## Records for this task

##########

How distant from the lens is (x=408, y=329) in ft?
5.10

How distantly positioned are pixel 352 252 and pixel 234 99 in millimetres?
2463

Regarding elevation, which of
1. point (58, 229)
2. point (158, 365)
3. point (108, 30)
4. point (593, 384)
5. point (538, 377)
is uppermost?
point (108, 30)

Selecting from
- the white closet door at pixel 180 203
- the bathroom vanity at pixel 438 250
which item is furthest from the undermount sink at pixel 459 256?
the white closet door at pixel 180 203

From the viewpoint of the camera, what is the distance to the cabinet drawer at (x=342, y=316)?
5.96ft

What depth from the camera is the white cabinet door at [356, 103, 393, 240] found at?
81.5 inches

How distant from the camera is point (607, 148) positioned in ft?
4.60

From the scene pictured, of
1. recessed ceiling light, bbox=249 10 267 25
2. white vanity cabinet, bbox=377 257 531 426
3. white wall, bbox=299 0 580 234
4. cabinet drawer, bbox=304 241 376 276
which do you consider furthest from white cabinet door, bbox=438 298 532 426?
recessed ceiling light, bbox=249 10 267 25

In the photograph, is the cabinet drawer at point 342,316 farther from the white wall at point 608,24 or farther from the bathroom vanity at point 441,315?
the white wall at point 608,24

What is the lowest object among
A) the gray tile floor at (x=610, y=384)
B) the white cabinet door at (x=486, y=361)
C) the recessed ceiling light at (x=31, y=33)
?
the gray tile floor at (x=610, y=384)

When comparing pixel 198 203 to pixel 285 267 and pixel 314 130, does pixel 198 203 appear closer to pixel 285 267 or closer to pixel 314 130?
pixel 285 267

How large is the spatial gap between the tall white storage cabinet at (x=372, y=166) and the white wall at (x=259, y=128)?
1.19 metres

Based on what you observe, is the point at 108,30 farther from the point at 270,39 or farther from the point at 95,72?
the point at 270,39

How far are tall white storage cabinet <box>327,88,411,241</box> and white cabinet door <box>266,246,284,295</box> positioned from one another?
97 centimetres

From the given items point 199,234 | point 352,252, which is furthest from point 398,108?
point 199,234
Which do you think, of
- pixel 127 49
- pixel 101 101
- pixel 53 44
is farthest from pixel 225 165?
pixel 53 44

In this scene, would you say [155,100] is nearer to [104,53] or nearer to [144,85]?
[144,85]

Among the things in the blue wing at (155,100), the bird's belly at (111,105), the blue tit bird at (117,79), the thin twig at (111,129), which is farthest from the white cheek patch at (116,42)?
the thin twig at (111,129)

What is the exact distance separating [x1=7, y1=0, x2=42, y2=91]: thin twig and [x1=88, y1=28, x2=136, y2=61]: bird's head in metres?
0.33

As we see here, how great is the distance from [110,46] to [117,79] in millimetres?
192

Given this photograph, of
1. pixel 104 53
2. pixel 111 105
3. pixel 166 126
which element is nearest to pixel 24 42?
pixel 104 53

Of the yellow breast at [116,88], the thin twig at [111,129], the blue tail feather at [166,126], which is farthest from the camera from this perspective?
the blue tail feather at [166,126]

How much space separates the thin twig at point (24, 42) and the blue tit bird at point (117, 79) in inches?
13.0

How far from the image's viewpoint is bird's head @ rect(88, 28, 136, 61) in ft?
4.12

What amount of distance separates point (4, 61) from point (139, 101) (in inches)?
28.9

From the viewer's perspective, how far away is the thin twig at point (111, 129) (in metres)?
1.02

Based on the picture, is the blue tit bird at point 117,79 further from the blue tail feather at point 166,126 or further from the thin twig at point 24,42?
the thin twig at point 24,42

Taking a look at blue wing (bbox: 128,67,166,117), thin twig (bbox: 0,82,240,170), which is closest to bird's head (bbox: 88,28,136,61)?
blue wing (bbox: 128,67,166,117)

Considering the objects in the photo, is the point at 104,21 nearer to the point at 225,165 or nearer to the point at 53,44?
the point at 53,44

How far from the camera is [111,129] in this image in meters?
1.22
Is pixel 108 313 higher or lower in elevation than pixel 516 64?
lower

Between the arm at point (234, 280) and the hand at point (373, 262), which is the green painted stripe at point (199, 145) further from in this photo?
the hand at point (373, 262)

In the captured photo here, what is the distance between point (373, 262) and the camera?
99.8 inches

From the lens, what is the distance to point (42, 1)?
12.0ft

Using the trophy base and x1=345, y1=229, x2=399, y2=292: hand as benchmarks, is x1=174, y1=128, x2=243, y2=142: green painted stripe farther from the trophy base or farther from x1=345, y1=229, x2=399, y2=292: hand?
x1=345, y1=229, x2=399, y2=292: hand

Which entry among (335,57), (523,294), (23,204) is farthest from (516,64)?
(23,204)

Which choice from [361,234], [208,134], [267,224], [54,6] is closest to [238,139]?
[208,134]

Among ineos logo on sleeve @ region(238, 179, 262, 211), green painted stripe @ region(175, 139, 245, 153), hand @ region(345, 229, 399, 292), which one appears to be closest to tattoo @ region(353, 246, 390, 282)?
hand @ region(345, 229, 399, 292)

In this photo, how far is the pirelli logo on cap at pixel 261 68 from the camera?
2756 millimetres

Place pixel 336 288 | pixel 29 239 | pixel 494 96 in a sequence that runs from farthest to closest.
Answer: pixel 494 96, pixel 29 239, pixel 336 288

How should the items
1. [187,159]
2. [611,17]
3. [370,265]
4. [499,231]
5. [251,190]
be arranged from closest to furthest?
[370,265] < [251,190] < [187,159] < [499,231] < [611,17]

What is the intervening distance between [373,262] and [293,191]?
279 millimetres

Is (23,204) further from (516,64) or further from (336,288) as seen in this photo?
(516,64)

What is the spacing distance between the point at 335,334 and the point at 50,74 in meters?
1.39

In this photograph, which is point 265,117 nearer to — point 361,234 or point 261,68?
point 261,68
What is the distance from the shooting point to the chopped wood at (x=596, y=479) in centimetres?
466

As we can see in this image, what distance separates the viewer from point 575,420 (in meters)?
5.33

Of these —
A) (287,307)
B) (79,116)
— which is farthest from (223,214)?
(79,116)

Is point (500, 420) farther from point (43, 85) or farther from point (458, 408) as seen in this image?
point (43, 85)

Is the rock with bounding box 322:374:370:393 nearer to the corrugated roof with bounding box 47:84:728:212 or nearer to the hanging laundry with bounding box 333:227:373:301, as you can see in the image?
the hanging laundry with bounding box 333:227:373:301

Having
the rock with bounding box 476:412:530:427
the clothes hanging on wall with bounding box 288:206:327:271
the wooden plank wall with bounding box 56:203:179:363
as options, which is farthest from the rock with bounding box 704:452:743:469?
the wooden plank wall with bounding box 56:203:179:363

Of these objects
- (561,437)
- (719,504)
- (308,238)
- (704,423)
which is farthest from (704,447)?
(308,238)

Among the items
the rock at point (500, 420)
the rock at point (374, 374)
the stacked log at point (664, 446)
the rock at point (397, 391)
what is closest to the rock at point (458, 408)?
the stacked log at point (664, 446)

##########

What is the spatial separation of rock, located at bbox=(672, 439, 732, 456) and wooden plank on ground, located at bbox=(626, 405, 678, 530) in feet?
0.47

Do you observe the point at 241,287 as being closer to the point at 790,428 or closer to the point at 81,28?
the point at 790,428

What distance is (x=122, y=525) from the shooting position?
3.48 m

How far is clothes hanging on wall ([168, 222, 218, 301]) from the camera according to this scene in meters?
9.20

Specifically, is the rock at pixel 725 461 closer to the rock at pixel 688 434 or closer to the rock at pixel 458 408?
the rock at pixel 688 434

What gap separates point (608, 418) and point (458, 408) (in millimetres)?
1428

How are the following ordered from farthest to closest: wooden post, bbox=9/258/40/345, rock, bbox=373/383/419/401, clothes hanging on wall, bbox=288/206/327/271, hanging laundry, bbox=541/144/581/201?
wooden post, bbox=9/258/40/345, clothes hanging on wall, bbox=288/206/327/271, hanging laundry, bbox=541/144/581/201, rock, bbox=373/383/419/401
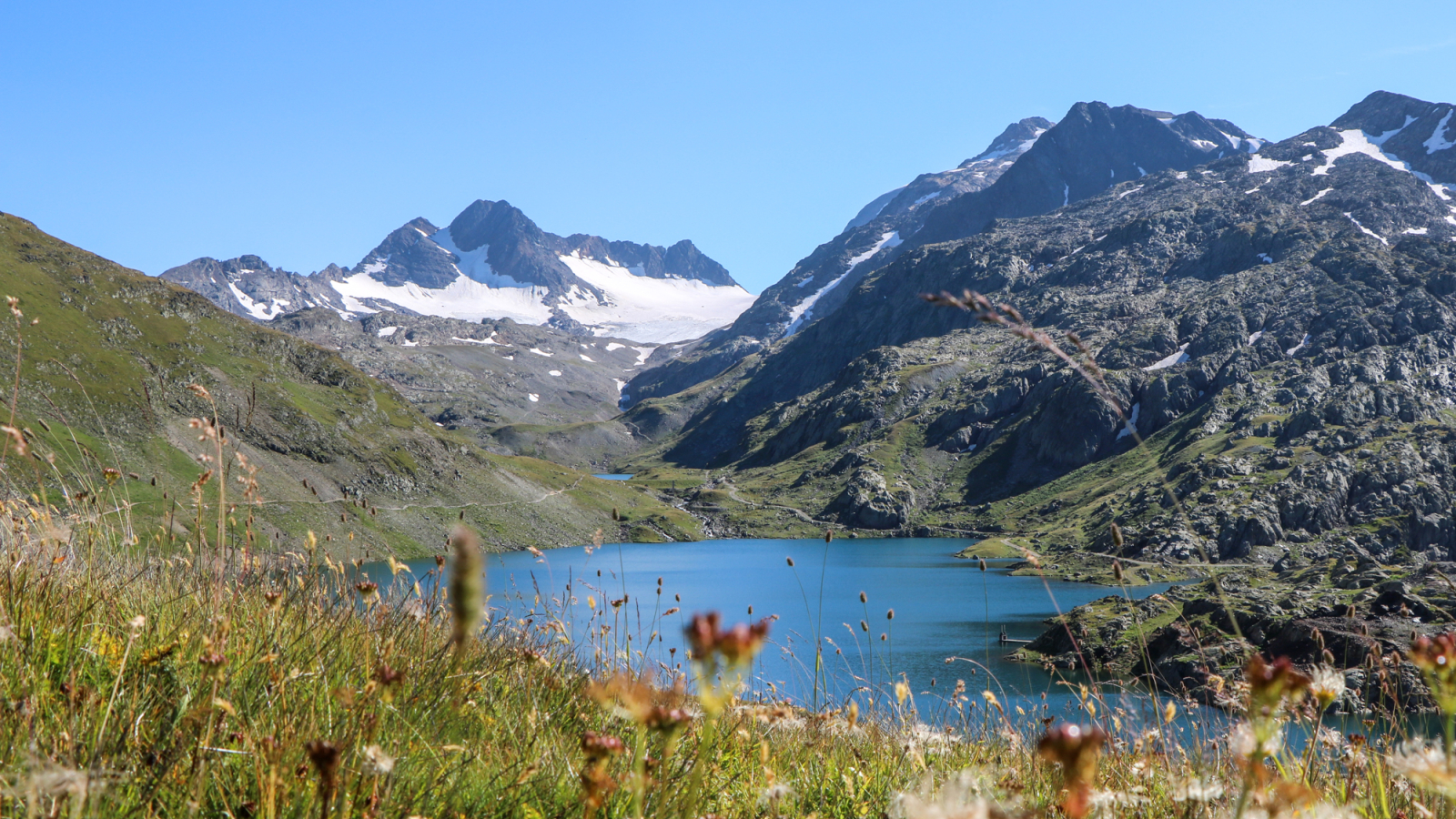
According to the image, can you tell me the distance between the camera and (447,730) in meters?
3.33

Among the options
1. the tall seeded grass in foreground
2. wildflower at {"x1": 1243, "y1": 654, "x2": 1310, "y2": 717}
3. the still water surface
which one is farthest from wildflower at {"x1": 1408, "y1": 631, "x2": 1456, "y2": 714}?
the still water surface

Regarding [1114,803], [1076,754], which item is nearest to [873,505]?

##########

## Aim of the task
Find each line in the material above that contains the string "logo", treating uppercase and lowercase as different, and copy those lines out.

## In response
Among ineos logo on sleeve @ region(238, 179, 262, 211), green painted stripe @ region(175, 139, 245, 153), hand @ region(345, 229, 399, 292), which one appears to be closest to tattoo @ region(353, 246, 390, 282)?
In this photo, how far is the pirelli logo on cap at pixel 261 68 from the camera?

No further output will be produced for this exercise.